Por darle el gusto a Nina que se divierte como loca con esta música, arranco con Rita Pavone cantando Viva la pappa (letra de Lina Wertmüller y musica de Nino Rota, 1964), y termino con la novela "Il giornalino di Gian Burrasca", de Luigi Bertelli, seudónimo Vampa, ambientado en 1905 y publicado en 1920.

A diferencia de Pinocchio y del niño de Cuore, este es un pequeño demonio que por decir siempre la verdad y tomar al pie de la letra lo que sus muy burgueses padres y maestros le mandan, además de armar un buen par de líos, desenmascara la hipocresía, el cinismo y la doble moral del mundo adulto.

Es un libro de politica para ¿niños?

Pero este ni se convierte de marioneta en el niño bueno de Collodi, ni en el buen y sensible jovencito de D'Amicis.

(Y sí, este diario empieza el 20 de septiembre, fecha que, hace cien años, acá en Bahía Blanca, no pasaba inadvertida)

Heos aquí la letra y su traducción al pie:
Viva la pa-pa-pappa
 Col po-po-po-po-po-po-pomodoro
Ah viva la pa-pa-pappa
Che è un capo-po-po-po-polavoro
Viva la pa-pappa pa-ppa
Col po-po-pomodor


La storia del passato
Ormai ce l´ha insegnato
Che un popolo affamato
Fa la rivoluzion
Ragion per cui affamati
Abbiamo combatutto
Perciò "buon appetito"
Facciamo colazion


Viva la pa-pa-pappa
Col po-po-po-po-po-po-pomodoro
Ah viva la pa-pa-pappa
Che è un capo-po-po-po-polavoro
Viva la pa-pappa pa-ppa
Col po-po-pomodor


La pancia che borbotta
È causa del complottto
È causa della lotta:
"abbasso il Direttor!"
La zuppa ormai l´è cotta
E noi cantiamo tutti
Vogliamo detto fatto
La pappa al pomodor!


Viva la pa-pa-pappa
Col po-po-po-po-po-po-pomodoro
ah viva la pa-pa-pappa
Che è un capo-po-po-po-polavoro
Viva la pa-pappa pa-ppa
Col po-po-pomodor
Viva la pa-pappa pa-ppa
Col po-po-pomodor!


La historia del pasado
ya nos lo ha enseñado
que un pueblo hambriento
hace la revolución
por eso los que tenemos hambre
hemos luchado
por eso buen provecho
vamos a desayunar

La panza que hace ruido
es la causa del complot
es la causa de la lucha
abajo el director.
La sopa ya esta lista
cantamos todos juntos
queremos dicho y hecho
la papa con tomate

13 de septiembre de 2010

Baudelaire - Los gatos



Los amantes apasionados y los sabios austeros
aman por igual, en su madurez,
a los gatos poderosos y dulces, orgullo de la casa,
que son friolentos como ellos, como ellos sedentarios.

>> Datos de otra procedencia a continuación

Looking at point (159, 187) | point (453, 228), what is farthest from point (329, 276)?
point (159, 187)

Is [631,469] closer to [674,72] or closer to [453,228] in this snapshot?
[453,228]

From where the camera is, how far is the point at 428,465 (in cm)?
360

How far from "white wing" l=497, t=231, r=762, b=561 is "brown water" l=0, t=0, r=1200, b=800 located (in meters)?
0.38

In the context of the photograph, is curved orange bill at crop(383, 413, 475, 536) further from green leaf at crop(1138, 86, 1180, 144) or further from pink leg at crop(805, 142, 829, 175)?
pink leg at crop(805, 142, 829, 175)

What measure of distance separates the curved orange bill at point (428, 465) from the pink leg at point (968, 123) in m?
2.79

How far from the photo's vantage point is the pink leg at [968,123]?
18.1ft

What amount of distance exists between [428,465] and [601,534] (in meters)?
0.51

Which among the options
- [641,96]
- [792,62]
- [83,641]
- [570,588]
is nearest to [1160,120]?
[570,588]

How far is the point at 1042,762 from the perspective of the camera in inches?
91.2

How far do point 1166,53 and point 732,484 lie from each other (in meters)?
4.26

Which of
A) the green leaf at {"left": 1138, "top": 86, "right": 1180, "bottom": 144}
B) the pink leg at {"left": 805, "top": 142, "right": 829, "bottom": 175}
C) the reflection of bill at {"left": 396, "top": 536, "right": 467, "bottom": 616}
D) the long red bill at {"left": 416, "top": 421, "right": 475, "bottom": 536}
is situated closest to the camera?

Amigos del saber y del placer
buscan el silencio y el horror de las tinieblas;
el Erebo los habría tomado como corceles fúnebres
si pudieran inclinar, por un servicio, su arrogancia.

Al soñar adoptan ellos las nobles actitudes
de las grandes esfinges reclinadas en fondo del desierto
y que parecen dormir un sueño sin fin.

Sus fecundas ancas están llenas de chispas mágicas,
y partículas de oro, como una arena fina,
constelan vagamente, sus pupilas místicas.


"Les chats", Charles Baudelaire, Les fleurs du mal. Ed de Claude Pichois, Gallimard, 1996.
Empecé con ganas de postear esta foto que le saqué hace unos días al gato blanco del vecino, seguí con ganas de volver a leer y traducir a Baudelaire  y terminé leyéndome un magnífico análisis de este poema escrito por Levi Strauss y Jacobson, acá

6 de septiembre de 2010

Casas con fecha








 





Casas de la primera década del siglo XX: escudos de fantasía, falsos capiteles, y fecha.

2 de septiembre de 2010

Olor a quemado


No sabía si ponerme a llorar, si lanzar una sarta de improperios irreproducibles o esperar pacientemente a que el jarro se termine de derretir del todo.

Supongo que cosas así le pasarán también a poetas laureados, a eruditos filológos, o a artistas contemporaneos.